● What the task requires
The number of lines in the records that include "recaptcha" is all you should give.

● Data for analysis
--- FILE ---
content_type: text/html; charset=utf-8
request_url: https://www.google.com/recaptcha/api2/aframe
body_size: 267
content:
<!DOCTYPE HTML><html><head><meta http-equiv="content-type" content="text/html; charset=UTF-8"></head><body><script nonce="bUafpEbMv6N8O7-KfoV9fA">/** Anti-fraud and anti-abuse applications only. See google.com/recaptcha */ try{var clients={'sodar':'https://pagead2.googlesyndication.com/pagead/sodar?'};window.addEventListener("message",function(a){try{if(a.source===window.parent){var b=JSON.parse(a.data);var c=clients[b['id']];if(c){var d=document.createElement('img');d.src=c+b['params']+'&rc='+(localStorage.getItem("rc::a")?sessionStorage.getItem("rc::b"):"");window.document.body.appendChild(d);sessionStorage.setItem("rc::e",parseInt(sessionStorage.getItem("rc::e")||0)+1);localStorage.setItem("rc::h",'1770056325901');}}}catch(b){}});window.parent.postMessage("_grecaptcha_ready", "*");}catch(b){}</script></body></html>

● Answer to this exercise
2